Adapting wimlib to CAB LZX

Comments, questions, bug reports, etc.
Post Reply
ncommander
Posts: 1
Joined: Sat Dec 31, 2022 3:21 pm

Adapting wimlib to CAB LZX

Post by ncommander »

Hi,

I've been trying to use wimlib to compress data using the LZX format. However, I require the compressed data to be readable by libraries like mspack.
As far as I'm concerned, there are no CAB LZX compressor implementations out there, except lzxcomp by Matthew T. Russotto, which has suboptimal performance (over 1min to compress a 50MB file, with no compression level or options available).

So far, I've modified how the block headers are written to match the CAB format, as well as writing the LZX header that determines whether Intel E8 is used.
I compress the data 32KB at a time (LZX frame) and mspack can decode the output perfectly!
There's just one issue: the decoder needs to be reset for each LZX frame, or the MAINTREE and LENGTH tables fail to build. It seems the lengths read from one frame affect another. Do you have any idea how this could be fixed, and if so, would the changes to wimlib's aligned/verbatim compression be deep? Alternatively, as a workaround, is there a valid LZX block that could clear these Huffman lengths?

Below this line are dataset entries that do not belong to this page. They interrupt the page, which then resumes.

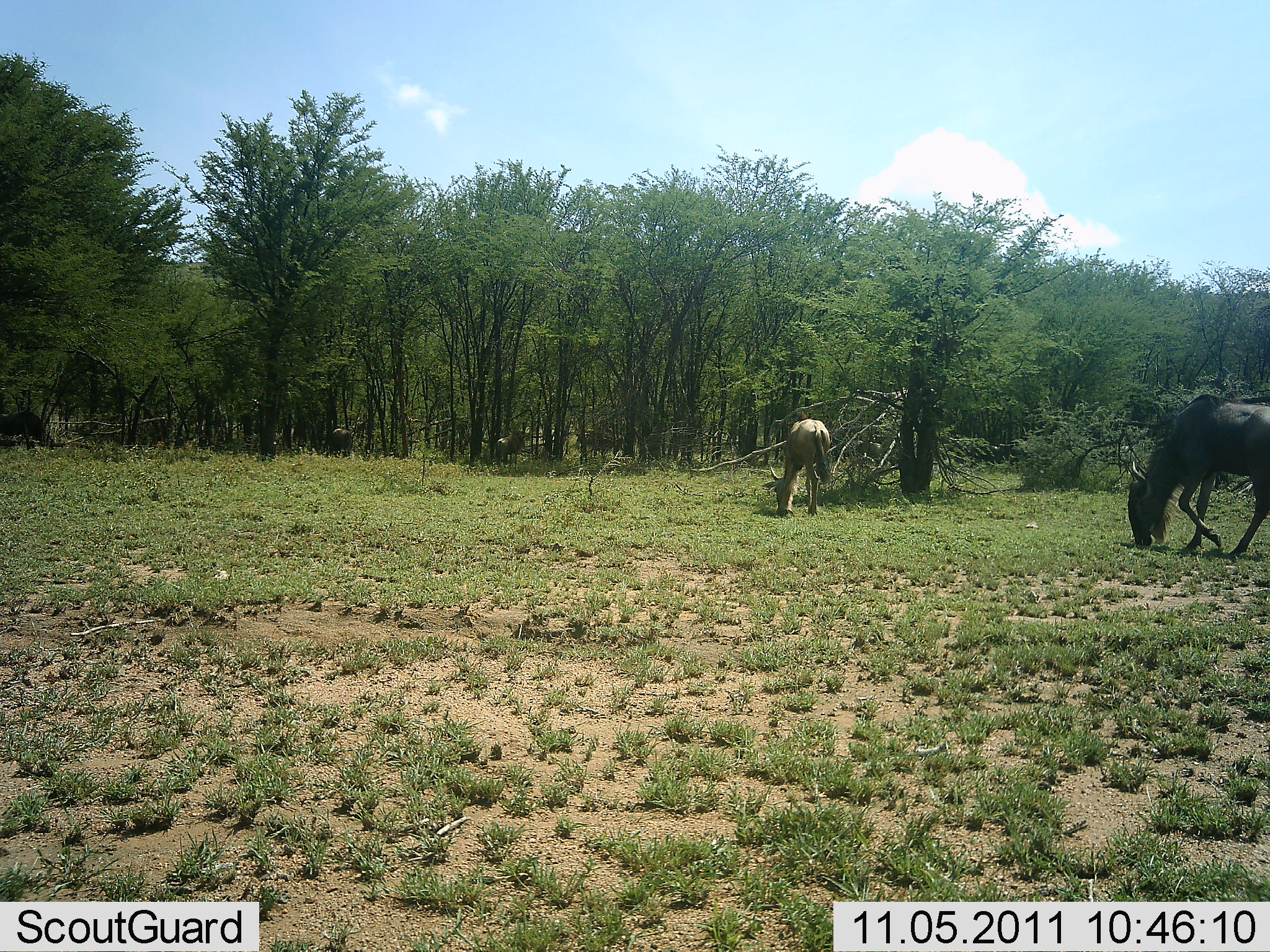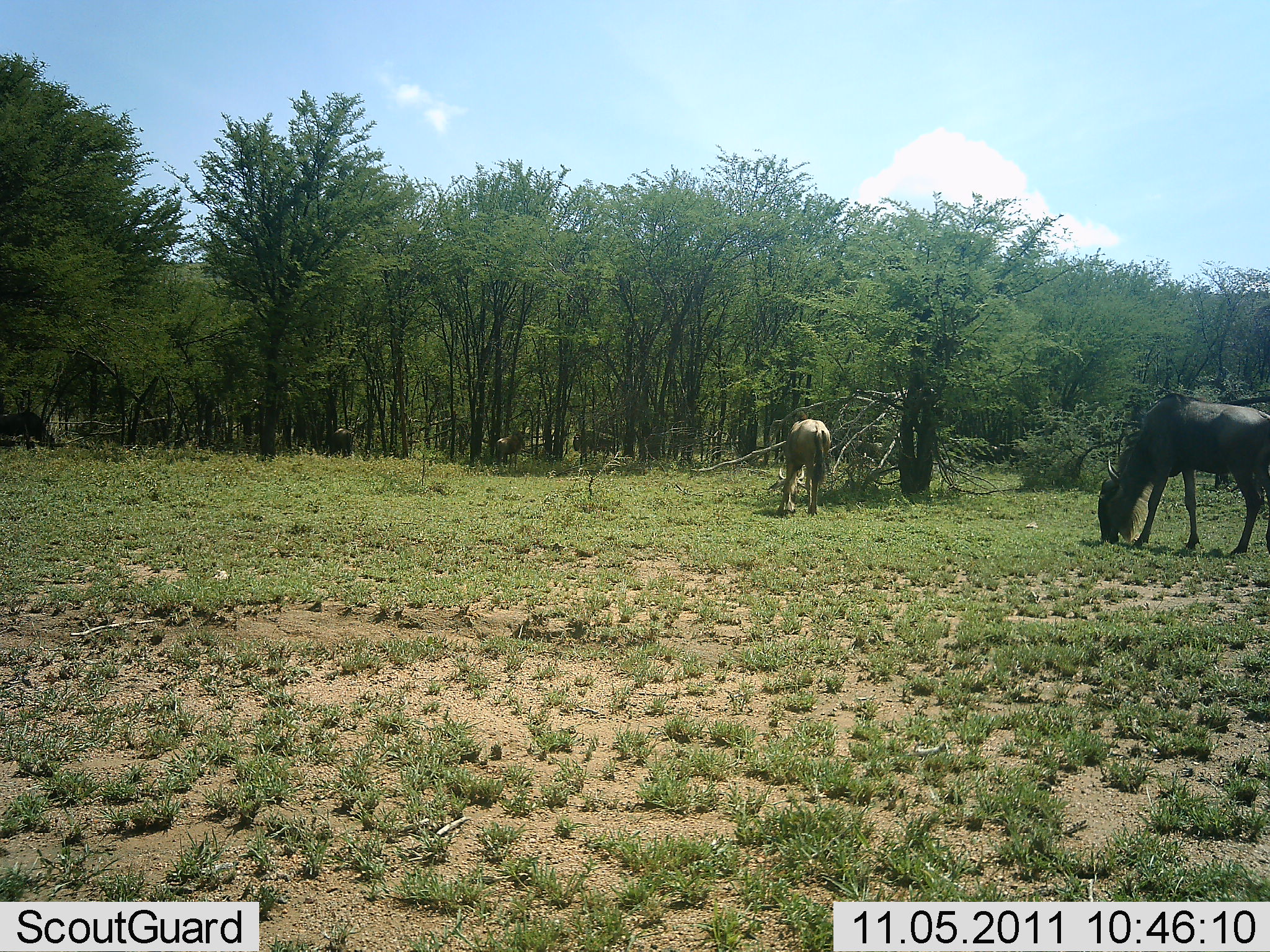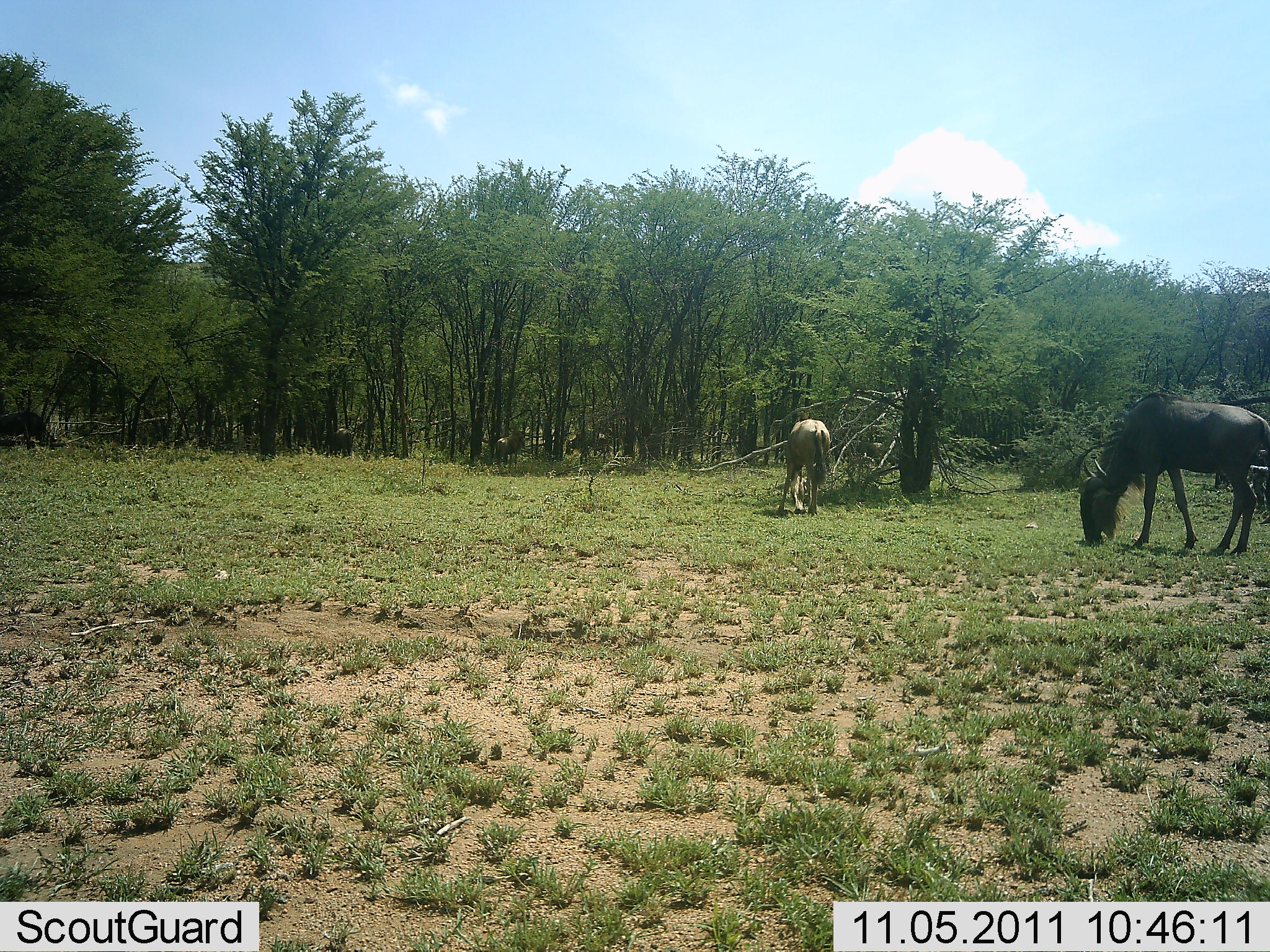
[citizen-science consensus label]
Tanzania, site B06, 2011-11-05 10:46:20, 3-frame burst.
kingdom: Animalia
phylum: Chordata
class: Mammalia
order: Artiodactyla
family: Bovidae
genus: Connochaetes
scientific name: Connochaetes taurinus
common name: blue wildebeest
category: wildebeest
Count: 2.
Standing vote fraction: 12%.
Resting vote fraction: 0%.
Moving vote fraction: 12%.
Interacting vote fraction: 0%.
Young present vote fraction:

I totally understand if you can't provide any answers as the topic clearly falls outside of wimlib, but I would appreciate any pointers to which functions would require changing, if additional state would have to be introduced, or an alternative to wimlib for the task.

Thanks for your time! :)
synchronicity
Site Admin
Posts: 490
Joined: Sun Aug 02, 2015 10:31 pm

Re: Adapting wimlib to CAB LZX

Post by synchronicity »

The LZX compression code in wimlib has been heavily optimized for the case where the data to compress is in a single buffer, **and** matches can be made with the whole buffer. That's what the WIM format uses.

In CAB, there is instead a long stream (potentially gigabytes, I think?), where matches can be made with the last 32KiB only. That's quite a bit different.

The minimal change to get it working would be to support compressing such a stream in a single buffer, with the matchfinder changed to find matches in the last 32KiB only. This is feasible (it's what I do for DEFLATE in https://github.com/ebiggers/libdeflate), but it would still be a significant change.

To get it working **properly** would require adding streaming support, so that data can be streamed in incrementally, so that potentially gigabytes of memory isn't needed. That would be a much larger change, and I've stayed away from that sort of thing in all the compressors I've written.
oneeighthundred
Posts: 2
Joined: Sun Jun 01, 2025 6:15 pm

Re: Adapting wimlib to CAB LZX

Post by oneeighthundred »

Old post sorry but just FYI I am attempting to do this in a fork:
https://github.com/elasota/wimlib

So far it is working but I still need to finish adding cross-block matchfinding.

LZX window size max is only 2MB for CAB and 64MB for LZX DELTA and it has to do full bitstream flushes every 32kb for both of them anyway, so I'm going to try adding streaming by just adding a buffer that prepends the window to the input block and then avoid resetting the match finder between blocks. This isn't ideal but it should work as long as the prepend buffer doesn't have to be relocated too often.

I asked about this earlier and sounds like there is not interest in upstreaming it since it's out-of-scope for wimlib but will see if I can get it into gcab or Wine's cabinet.dll eventually.
Basto
Posts: 3
Joined: Fri Jun 06, 2025 1:38 pm

Re: Adapting wimlib to CAB LZX

Post by Basto »

You’re right that mspack expects the decoder to reset Huffman tables each frame. Wimlib’s LZX code assumes a continuous stream, so it doesn’t reset tables per frame by default. Fixing this means deep changes in how wimlib handles Huffman state across blocks.
There’s no special LZX block to reset Huffman tables, you have to reset the decoder yourself between frames.
Your best bet is to keep resetting the decoder per frame externally or modify wimlib to do that internally, which is complex. Otherwise, tools like lzxcomp, despite being slow, might be easier to use for CAB-compatible LZX.
Post Reply